[Saved items]

------------------------------------------------

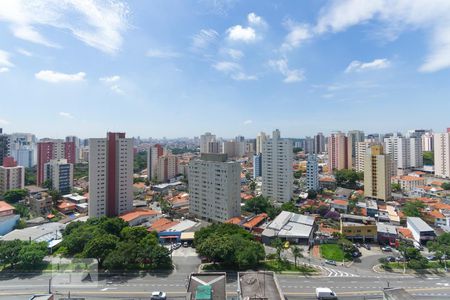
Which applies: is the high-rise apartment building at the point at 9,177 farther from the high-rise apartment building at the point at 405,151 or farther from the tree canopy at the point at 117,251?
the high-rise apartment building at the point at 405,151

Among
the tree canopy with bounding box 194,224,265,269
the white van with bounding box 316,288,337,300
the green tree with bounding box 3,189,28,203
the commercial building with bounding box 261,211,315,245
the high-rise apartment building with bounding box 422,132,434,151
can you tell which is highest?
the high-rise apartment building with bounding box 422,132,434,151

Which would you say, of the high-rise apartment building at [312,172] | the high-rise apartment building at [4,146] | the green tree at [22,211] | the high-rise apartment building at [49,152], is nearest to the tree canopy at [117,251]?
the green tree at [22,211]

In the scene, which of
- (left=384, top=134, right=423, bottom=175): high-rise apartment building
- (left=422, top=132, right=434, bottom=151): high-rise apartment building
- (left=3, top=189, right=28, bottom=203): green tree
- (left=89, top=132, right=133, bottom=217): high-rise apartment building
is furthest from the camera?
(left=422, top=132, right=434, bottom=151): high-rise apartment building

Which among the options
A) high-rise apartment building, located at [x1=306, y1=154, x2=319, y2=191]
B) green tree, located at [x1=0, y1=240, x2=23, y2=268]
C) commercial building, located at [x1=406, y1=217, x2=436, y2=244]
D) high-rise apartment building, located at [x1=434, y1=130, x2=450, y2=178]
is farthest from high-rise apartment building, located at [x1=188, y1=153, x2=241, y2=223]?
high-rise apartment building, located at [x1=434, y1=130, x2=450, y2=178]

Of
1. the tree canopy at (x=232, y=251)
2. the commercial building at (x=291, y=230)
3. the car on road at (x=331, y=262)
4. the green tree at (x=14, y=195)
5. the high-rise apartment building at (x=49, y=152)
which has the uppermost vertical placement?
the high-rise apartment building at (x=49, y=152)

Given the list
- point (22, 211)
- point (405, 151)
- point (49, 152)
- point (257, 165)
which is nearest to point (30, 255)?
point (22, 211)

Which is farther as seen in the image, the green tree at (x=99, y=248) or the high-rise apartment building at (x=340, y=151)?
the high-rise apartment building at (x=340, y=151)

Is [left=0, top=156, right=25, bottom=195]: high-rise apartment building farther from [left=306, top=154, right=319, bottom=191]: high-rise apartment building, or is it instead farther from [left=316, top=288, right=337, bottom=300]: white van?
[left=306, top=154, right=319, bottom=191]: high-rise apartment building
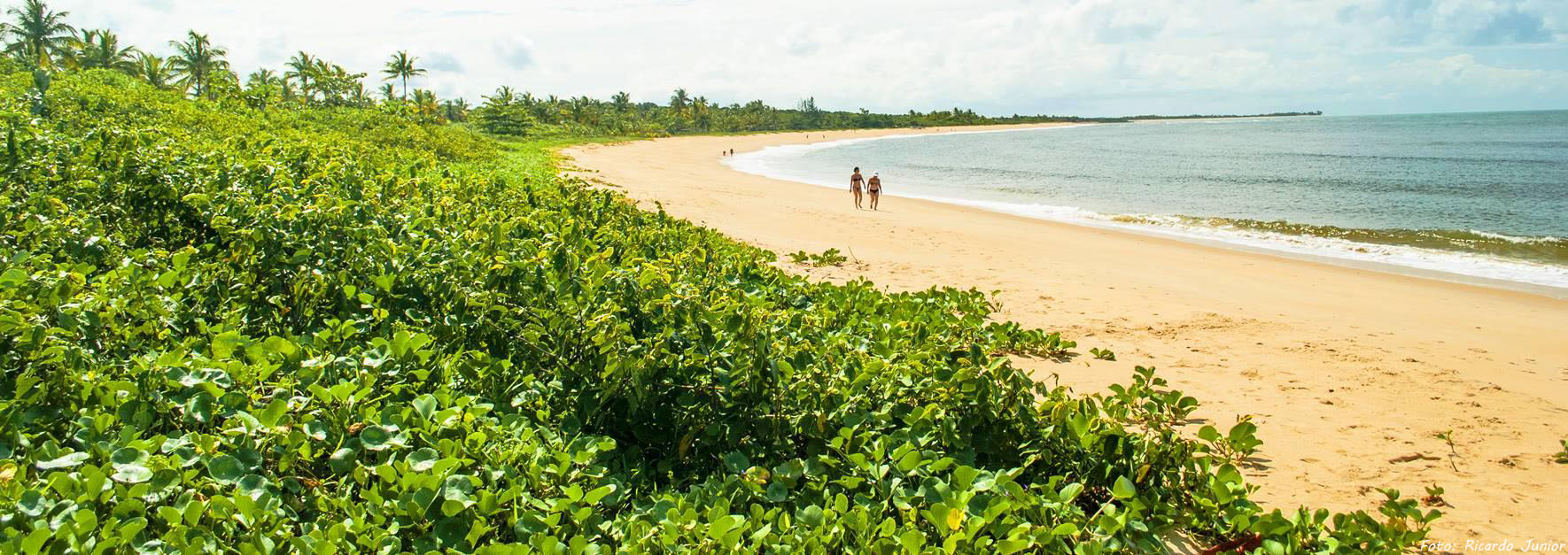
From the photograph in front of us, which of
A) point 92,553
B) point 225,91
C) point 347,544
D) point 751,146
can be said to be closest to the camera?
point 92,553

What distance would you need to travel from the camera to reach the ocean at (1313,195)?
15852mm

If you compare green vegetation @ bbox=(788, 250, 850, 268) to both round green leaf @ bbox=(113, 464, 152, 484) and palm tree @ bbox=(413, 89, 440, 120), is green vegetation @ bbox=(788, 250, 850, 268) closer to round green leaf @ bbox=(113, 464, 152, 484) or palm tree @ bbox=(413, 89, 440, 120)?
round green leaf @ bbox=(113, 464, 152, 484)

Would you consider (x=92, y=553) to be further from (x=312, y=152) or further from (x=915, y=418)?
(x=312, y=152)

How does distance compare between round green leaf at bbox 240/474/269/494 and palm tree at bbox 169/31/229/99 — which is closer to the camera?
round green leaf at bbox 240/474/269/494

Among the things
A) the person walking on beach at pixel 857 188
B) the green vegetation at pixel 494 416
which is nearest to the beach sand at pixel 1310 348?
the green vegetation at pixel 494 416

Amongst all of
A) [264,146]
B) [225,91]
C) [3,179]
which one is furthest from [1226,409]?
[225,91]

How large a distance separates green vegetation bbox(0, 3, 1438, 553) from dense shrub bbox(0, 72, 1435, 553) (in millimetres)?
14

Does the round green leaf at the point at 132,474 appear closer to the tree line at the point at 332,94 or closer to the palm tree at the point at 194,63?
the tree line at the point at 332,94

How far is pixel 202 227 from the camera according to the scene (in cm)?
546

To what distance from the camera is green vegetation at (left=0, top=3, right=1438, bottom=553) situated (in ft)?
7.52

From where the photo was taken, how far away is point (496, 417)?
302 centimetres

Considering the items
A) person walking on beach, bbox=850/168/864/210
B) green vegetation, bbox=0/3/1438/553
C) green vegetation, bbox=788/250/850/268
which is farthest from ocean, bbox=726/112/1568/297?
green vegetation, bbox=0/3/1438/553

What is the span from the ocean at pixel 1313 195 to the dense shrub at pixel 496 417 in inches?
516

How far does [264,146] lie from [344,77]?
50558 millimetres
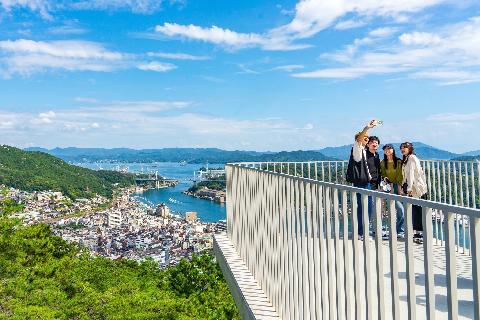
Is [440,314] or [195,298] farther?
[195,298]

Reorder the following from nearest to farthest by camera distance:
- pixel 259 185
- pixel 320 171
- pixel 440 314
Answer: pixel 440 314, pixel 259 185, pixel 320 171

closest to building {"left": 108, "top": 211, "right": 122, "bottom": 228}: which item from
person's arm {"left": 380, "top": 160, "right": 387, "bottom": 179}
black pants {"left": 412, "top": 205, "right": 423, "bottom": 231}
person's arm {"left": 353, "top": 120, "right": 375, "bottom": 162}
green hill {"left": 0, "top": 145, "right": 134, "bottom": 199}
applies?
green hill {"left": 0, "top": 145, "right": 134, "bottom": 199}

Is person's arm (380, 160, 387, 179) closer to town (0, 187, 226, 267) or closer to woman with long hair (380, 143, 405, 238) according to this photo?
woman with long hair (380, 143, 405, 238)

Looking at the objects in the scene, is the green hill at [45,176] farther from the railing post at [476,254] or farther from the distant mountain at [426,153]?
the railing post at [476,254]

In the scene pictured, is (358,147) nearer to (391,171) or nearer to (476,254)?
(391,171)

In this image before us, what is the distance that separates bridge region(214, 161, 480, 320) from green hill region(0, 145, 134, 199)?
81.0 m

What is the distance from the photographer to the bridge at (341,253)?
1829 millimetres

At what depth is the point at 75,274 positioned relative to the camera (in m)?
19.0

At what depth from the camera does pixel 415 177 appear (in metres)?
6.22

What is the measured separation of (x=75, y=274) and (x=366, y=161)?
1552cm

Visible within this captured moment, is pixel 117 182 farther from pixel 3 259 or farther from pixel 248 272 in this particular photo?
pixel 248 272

------------------------------------------------

* **The exercise**
Reproduce every row above word for word, leaving out the pictures.

* **Solution**
Which applies: is the high-rise apartment building at the point at 9,177 farther from the high-rise apartment building at the point at 405,151 or farther from the tree canopy at the point at 117,251?
the high-rise apartment building at the point at 405,151

Among
the tree canopy with bounding box 194,224,265,269
the white van with bounding box 316,288,337,300
the green tree with bounding box 3,189,28,203
the commercial building with bounding box 261,211,315,245
the high-rise apartment building with bounding box 422,132,434,151
can you tell which is highest?
the high-rise apartment building with bounding box 422,132,434,151

Which would you say, of the high-rise apartment building at [312,172] | the high-rise apartment building at [4,146] | the green tree at [22,211] | the high-rise apartment building at [49,152], is nearest to the tree canopy at [117,251]?
the green tree at [22,211]

In the scene, which of
- (left=384, top=134, right=423, bottom=175): high-rise apartment building
- (left=422, top=132, right=434, bottom=151): high-rise apartment building
- (left=3, top=189, right=28, bottom=203): green tree
- (left=89, top=132, right=133, bottom=217): high-rise apartment building
is furthest from the camera?
(left=422, top=132, right=434, bottom=151): high-rise apartment building

Which among the options
A) high-rise apartment building, located at [x1=306, y1=154, x2=319, y2=191]
B) green tree, located at [x1=0, y1=240, x2=23, y2=268]
C) commercial building, located at [x1=406, y1=217, x2=436, y2=244]
D) high-rise apartment building, located at [x1=434, y1=130, x2=450, y2=178]
is farthest from high-rise apartment building, located at [x1=188, y1=153, x2=241, y2=223]?
high-rise apartment building, located at [x1=434, y1=130, x2=450, y2=178]

Of
1. the tree canopy at (x=232, y=251)
2. the commercial building at (x=291, y=230)
3. the car on road at (x=331, y=262)
4. the green tree at (x=14, y=195)
5. the high-rise apartment building at (x=49, y=152)
which has the uppermost vertical placement?
the high-rise apartment building at (x=49, y=152)

Given the list
- point (22, 211)
- point (405, 151)
- point (49, 152)
- point (257, 165)
which is nearest to point (30, 255)?
point (22, 211)

Which is farther as seen in the image, the green tree at (x=99, y=248) or the high-rise apartment building at (x=340, y=151)?
the high-rise apartment building at (x=340, y=151)

Is [left=0, top=156, right=25, bottom=195]: high-rise apartment building farther from [left=306, top=154, right=319, bottom=191]: high-rise apartment building, or is it instead farther from [left=316, top=288, right=337, bottom=300]: white van?
[left=306, top=154, right=319, bottom=191]: high-rise apartment building
From the photograph in front of us, which of
A) point 92,553
B) point 225,91
C) point 347,544
D) point 751,146
can be said to be closest to the camera?
point 92,553

What distance would you need to travel from the camera to reach the ocean at (1313,195)?
15852mm

If you compare green vegetation @ bbox=(788, 250, 850, 268) to both round green leaf @ bbox=(113, 464, 152, 484) and palm tree @ bbox=(413, 89, 440, 120), is green vegetation @ bbox=(788, 250, 850, 268) closer to round green leaf @ bbox=(113, 464, 152, 484) or palm tree @ bbox=(413, 89, 440, 120)?
round green leaf @ bbox=(113, 464, 152, 484)

Would you consider (x=92, y=553) to be further from (x=312, y=152) or further from (x=915, y=418)?
(x=312, y=152)

How does distance compare between round green leaf at bbox 240/474/269/494 and palm tree at bbox 169/31/229/99 — which is closer to the camera?
round green leaf at bbox 240/474/269/494

Among the things
A) the person walking on beach at pixel 857 188
B) the green vegetation at pixel 494 416
which is nearest to the beach sand at pixel 1310 348?
the green vegetation at pixel 494 416

Amongst all of
A) [264,146]
B) [225,91]
C) [3,179]
which one is furthest from [1226,409]?
[225,91]

How large a distance separates green vegetation bbox(0, 3, 1438, 553) from dense shrub bbox(0, 72, 1435, 553) (in millimetres)?
14

Does the round green leaf at the point at 132,474 appear closer to the tree line at the point at 332,94 or closer to the palm tree at the point at 194,63?
the tree line at the point at 332,94

How far is pixel 202 227 from the camera according to the scene (in cm)?
546

To what distance from the camera is green vegetation at (left=0, top=3, right=1438, bottom=553) situated (in ft)?
7.52

From where the photo was taken, how far away is point (496, 417)?
302 centimetres

Considering the items
A) person walking on beach, bbox=850/168/864/210
B) green vegetation, bbox=0/3/1438/553
C) green vegetation, bbox=788/250/850/268
which is farthest from ocean, bbox=726/112/1568/297?
green vegetation, bbox=0/3/1438/553

What is the span from the ocean at pixel 1313 195 to the dense shrub at pixel 496 417 in inches?
516

How far does [264,146] lie from [344,77]?
50558 millimetres
Is [440,314] or [195,298] farther?
[195,298]

Reorder the following from nearest to farthest by camera distance:
- pixel 259 185
- pixel 320 171
- pixel 440 314
Answer: pixel 440 314, pixel 259 185, pixel 320 171

closest to building {"left": 108, "top": 211, "right": 122, "bottom": 228}: which item from
person's arm {"left": 380, "top": 160, "right": 387, "bottom": 179}
black pants {"left": 412, "top": 205, "right": 423, "bottom": 231}
person's arm {"left": 353, "top": 120, "right": 375, "bottom": 162}
green hill {"left": 0, "top": 145, "right": 134, "bottom": 199}
applies?
green hill {"left": 0, "top": 145, "right": 134, "bottom": 199}

Is person's arm (380, 160, 387, 179) closer to town (0, 187, 226, 267) or closer to woman with long hair (380, 143, 405, 238) according to this photo?
woman with long hair (380, 143, 405, 238)

Looking at the objects in the scene, is the green hill at [45,176] farther from the railing post at [476,254] or farther from the distant mountain at [426,153]?
the railing post at [476,254]

In the scene pictured, is (358,147) nearer to (391,171) or nearer to (476,254)?
(391,171)

In this image before us, what is the distance that separates bridge region(214, 161, 480, 320) from green hill region(0, 145, 134, 199)?
81.0 m

What is the distance from the photographer to the bridge at (341,253)?
1829 millimetres

At what depth is the point at 75,274 positioned relative to the camera (in m)?
19.0

At what depth from the camera does pixel 415 177 appear (in metres)?
6.22

What is the measured separation of (x=75, y=274) and (x=366, y=161)?
1552cm

Visible within this captured moment, is pixel 117 182 farther from pixel 3 259 or farther from pixel 248 272 in this particular photo?
pixel 248 272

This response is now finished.